• 1 January 1972
    • journal article
    • Vol. 47  (6) , 699-718
Abstract
The main events in the spread of Rhodesian sleeping sickness around the eastern shores of Lake Victoria during the 1930s and 1940s are summarized and the history of the disease in the Lambwe Valley area of western Kenya is described since its appearance there in 1959. The area was very receptive to the introduction and dispersal of T. rhodesiense on account of a close association between human communities and their domestic livestock, a large tsetse (Glossina pallidipes) population, and game animals.
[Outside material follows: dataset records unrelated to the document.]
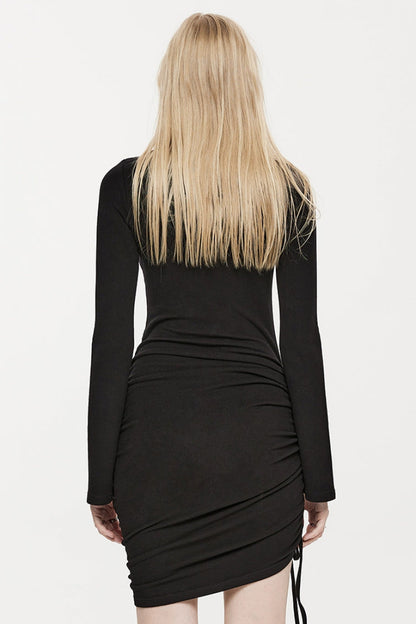 Ebony Long-Sleeve Irregular Sheer Gothic Dress
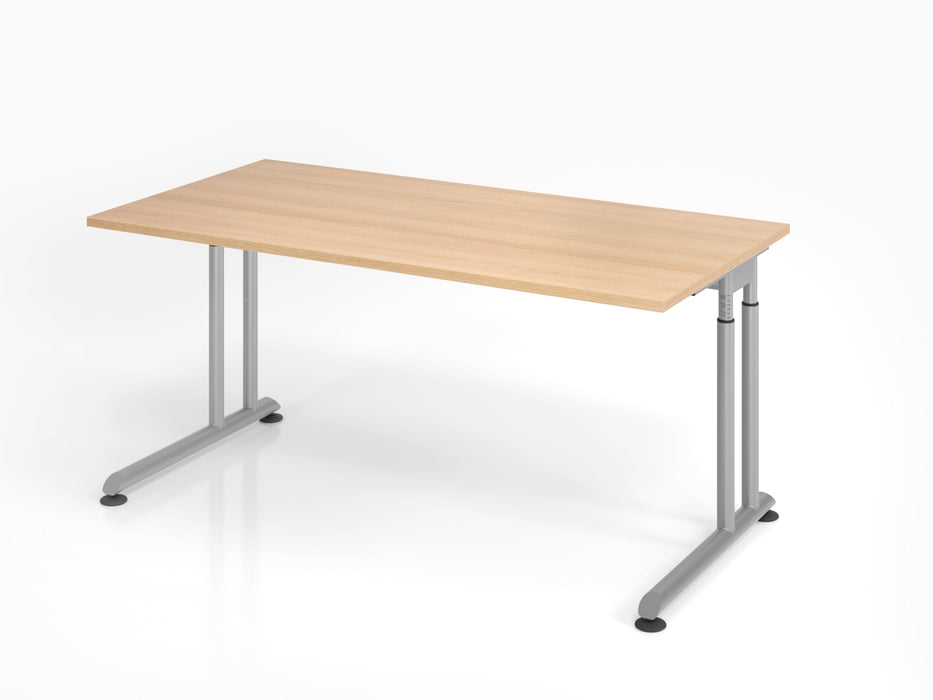 Hammerbacher | Schreibtisch C-Fuß 160x80cm Eiche / Silber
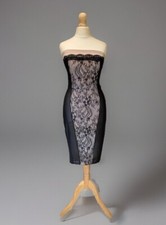 Sexy Strapless Body Con Stretch Dress XS Black/Nude Lace Evening Party Imperial 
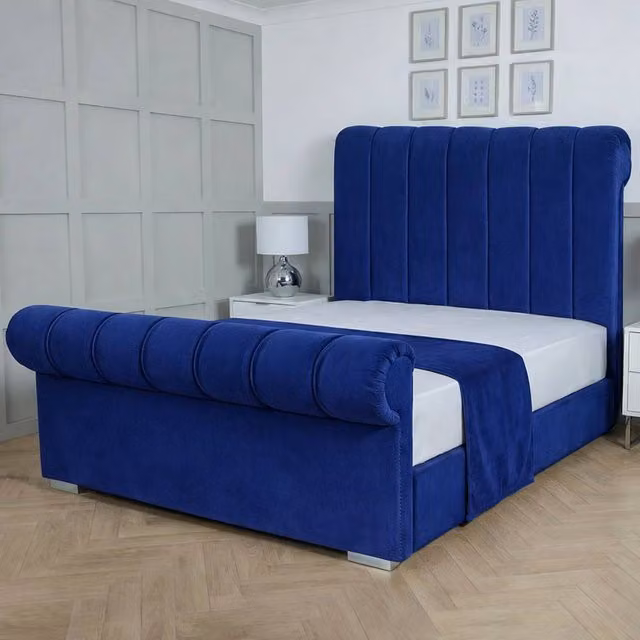 Living Comfort Bedz Orion Blue Velvet Upholstered Gas Lift Storage Single Bed W/D/H: 90 x 190 cm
The possible origins of the first Lambwe Valley disease focus and the epidemiological significance of the main elements of the Lambwe environment (man, tsetse, game animals) are discussed in relation to the consolidation and spread of the disease throughout the area.Between 1968 and 1971 there was a marked decline in the incidence of the disease, probably as a result of tsetse-control operations that included ground and aerial application of insecticides, bush clearance, and the efforts of the Kenya Game Department to enforce the by-laws of the Lambwe Valley Game Reserve. However, it is considered that the situation remains potentially dangerous, mainly because populations of tsetse are recovering from the effects of aerial spraying and because there is evidence that the tsetse habitats are encroaching on farming land.